Marketing-Qualified Lead (MQL)

HubSpot defines an MQL as a lead who is more likely to become a customer compared to general leads based on lead intelligence derived from closed-loop analytics. The new subscriber who downloaded your eBook might be considered an MQL if they are within the target industry or business size that you’re after.

Sales Qualified Lead (SQL)

Subsequent website visits for more sales information and more content downloads (like demo requests, free trial offers, buying guides) after the initial visit are good signs that an MQL has turned into an SQL.

Other signs of sales readiness include the following:

  • Returning to your website multiple times (e.g. looking at customer case studies, reviewing product and pricing pages continuously, etc)
  • Increasing number of email opens and clickthroughs to your offers
  • Downloading content that solves a specific pain point

SQLs may sound like the most promising leads but MQLs. or the ones in the mushy middle, are just as important and should be given the same attention.

What’s an unqualified lead by the way?

You don’t want to waste your time with unqualified leads.

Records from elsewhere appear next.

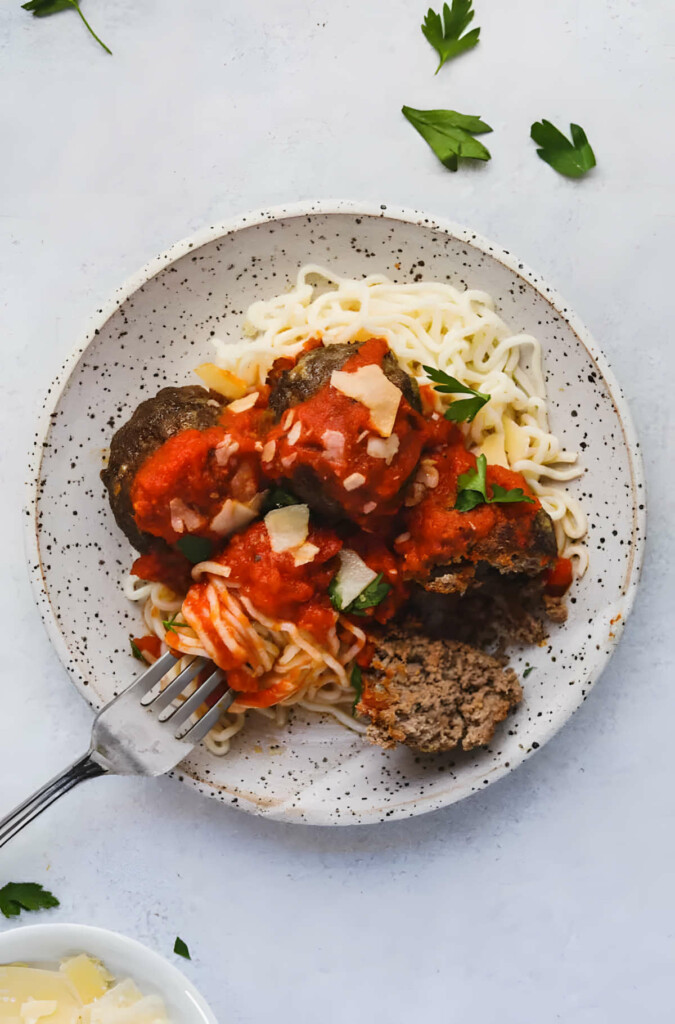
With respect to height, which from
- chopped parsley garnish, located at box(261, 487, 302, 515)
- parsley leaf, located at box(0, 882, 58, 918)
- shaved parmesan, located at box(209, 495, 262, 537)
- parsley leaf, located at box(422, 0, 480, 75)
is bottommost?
parsley leaf, located at box(0, 882, 58, 918)

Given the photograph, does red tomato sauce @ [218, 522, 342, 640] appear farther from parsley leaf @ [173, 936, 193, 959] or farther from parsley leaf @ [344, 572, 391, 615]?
parsley leaf @ [173, 936, 193, 959]

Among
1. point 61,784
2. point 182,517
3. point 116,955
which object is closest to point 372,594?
point 182,517

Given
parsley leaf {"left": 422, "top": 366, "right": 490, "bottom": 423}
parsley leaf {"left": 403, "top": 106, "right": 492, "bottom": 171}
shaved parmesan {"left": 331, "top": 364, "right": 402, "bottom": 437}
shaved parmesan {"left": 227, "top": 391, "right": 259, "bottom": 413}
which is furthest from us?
parsley leaf {"left": 403, "top": 106, "right": 492, "bottom": 171}

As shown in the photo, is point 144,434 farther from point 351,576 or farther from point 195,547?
point 351,576

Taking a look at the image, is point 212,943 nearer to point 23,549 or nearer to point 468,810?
point 468,810

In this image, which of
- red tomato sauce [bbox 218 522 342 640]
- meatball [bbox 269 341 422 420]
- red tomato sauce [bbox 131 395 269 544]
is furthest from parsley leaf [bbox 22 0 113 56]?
red tomato sauce [bbox 218 522 342 640]

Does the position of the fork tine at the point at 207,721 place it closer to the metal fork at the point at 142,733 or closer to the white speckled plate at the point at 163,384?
the metal fork at the point at 142,733
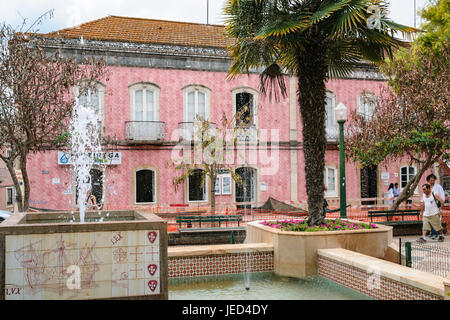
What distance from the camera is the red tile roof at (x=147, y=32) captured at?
70.4 feet

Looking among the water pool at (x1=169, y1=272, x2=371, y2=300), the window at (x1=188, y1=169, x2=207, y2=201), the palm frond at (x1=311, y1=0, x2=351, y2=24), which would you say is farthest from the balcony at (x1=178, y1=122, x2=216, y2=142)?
the water pool at (x1=169, y1=272, x2=371, y2=300)

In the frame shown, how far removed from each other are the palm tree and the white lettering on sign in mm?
12180

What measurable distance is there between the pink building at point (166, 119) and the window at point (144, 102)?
0.15ft

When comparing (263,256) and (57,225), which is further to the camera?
(263,256)

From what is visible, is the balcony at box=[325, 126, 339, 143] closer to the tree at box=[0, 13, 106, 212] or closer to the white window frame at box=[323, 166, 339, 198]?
the white window frame at box=[323, 166, 339, 198]

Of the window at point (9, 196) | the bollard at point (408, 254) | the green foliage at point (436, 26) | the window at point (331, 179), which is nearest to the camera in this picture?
the bollard at point (408, 254)

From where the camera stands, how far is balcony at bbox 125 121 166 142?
68.0ft

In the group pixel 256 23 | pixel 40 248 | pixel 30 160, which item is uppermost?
pixel 256 23

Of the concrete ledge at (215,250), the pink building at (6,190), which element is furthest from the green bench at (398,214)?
the pink building at (6,190)

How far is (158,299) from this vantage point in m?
5.75

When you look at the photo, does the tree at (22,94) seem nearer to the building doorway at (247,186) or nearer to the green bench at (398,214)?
the green bench at (398,214)

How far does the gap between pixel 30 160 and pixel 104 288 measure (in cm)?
1612

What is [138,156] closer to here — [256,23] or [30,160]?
[30,160]

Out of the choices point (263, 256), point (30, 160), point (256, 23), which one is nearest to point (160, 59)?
point (30, 160)
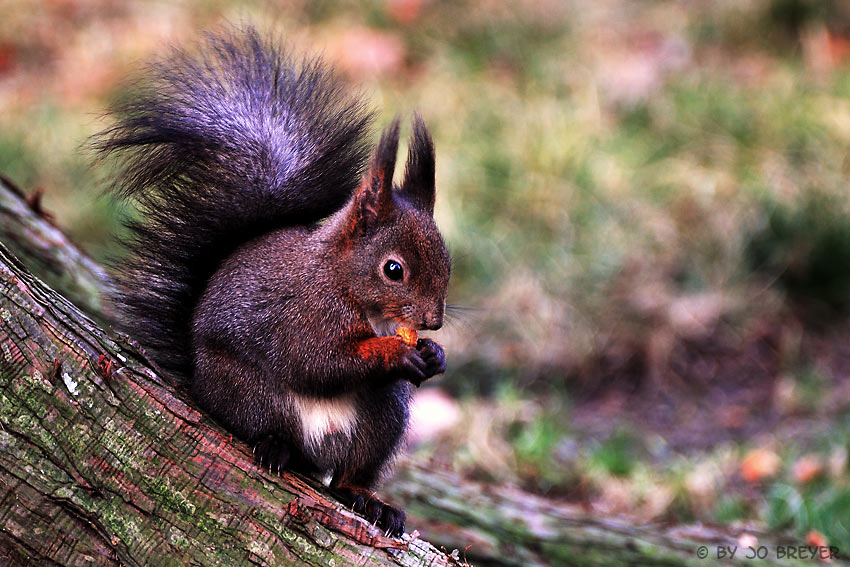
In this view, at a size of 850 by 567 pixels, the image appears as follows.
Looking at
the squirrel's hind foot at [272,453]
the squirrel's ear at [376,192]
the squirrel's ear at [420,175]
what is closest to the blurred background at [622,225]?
the squirrel's ear at [420,175]

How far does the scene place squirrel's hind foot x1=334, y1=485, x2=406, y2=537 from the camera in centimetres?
171

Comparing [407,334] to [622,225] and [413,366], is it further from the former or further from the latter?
[622,225]

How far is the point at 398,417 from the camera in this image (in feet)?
5.93

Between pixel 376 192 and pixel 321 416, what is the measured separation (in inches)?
16.5

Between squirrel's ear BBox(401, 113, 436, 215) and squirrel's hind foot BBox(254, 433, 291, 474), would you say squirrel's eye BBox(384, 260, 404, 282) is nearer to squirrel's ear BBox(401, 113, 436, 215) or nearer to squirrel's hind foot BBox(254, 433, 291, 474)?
squirrel's ear BBox(401, 113, 436, 215)

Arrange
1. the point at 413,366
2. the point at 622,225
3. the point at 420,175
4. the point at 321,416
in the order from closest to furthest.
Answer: the point at 413,366 → the point at 321,416 → the point at 420,175 → the point at 622,225

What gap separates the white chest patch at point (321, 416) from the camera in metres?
1.69

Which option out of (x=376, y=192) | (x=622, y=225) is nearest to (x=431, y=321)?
(x=376, y=192)

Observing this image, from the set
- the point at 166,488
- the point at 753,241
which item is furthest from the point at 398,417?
the point at 753,241

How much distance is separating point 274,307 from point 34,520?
0.52m

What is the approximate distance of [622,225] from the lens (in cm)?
405

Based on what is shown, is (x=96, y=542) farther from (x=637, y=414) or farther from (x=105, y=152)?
(x=637, y=414)

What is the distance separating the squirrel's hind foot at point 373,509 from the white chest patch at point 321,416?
12 centimetres

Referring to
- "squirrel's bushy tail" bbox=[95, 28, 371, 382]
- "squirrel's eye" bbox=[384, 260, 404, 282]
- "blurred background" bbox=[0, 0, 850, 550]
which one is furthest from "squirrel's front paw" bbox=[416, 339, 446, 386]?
"blurred background" bbox=[0, 0, 850, 550]
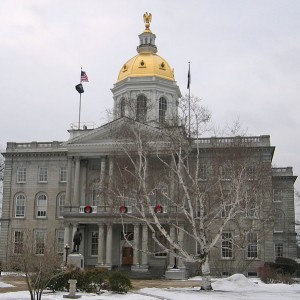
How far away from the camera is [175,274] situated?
162 ft

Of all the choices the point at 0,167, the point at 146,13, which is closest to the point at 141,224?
the point at 0,167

To help stay away from them, both marketing and sales team should work together in defining what a quality lead means to your business.

Take a look these red flags that unqualified leads typically present themselves with when your sales team gets in touch with them:

  • They are not the the decision makers or they are unwilling to let your sales team talk to decision makers.
  • They are unaware about your company.
  • They are unsure about what you’re offering or uncertain about their needs.
  • They don’t have enough budget to say yes to your offer.
  • They are geographically located outside your territory.
  • They are using obviously fake contact information
  • They are not opening your emails.

Using Lead Scoring to Identify Sales-Ready Leads

So how do you ensure that only the most qualified leads are passed from marketing to sales?

Qualifying leads through lead scoring is the solution you’re looking for.

A lead score, often expressed as a numerical value, is used to measure the extent of a lead’s sales-readiness. Typically, a score is assigned to a prospect based on certain actions ( that you've decided on as implicit buying signals) that he or she has taken. These actions include but are not limited to contact form submissions, number of page views, demo requests, social media follows, webinar attendance, and more.

Here are a few examples of identifying data and actions that can possibly impact their lead score:

  • Site searches - Searching within your site is an explicit sign of interest.
  • Page views - More page views almost always means greater engagement.
  • Nature of downloads - A lead who downloaded a buying guide can have a higher score than a lead who simply signed up for your newsletter.
  • Email clickthroughs - Clicking certain links in your email means they’re interested to know more.
  • Job position - The head of marketing gets more points in contrast to the marketing intern because the former is more likely to make buying decisions.
  • Company industry, size, and location - A lead from a small business in Texas is less likely to become sales-ready for a Washington D.C. area provider of fiber internet.

While you can use any scale you’d like for scoring leads, using a point system from 1-100, with 100 the most ready to talk to your sales team) is a good start.

Getting Started in Qualifying Leads

Brands big and small are always on the lookout for that one magic formula to help pin down sales-ready leads. But alas, it doesn’t exist!

In reality, marketing and sales teams should work together to develop their own formula in qualifying and scoring leads. Like many aspects of building businesses, lead scoring requires an experimental approach. You're not likely going to get it right the first time but the only way to make progress (and perfect your lead scoring model!) is to start now.

It's also worth noting that a lead's activity can change from time to time. As a result, a lead's score may periodically fluctuate up and down.

Finally, manual lead scoring can be a struggle for both marketing and sales teams when implementing lead nurturing campaigns. It makes sense to use a lead management platform like HubSpot that allows teams to establish a lead scoring criteria and do re-scores seamlessly.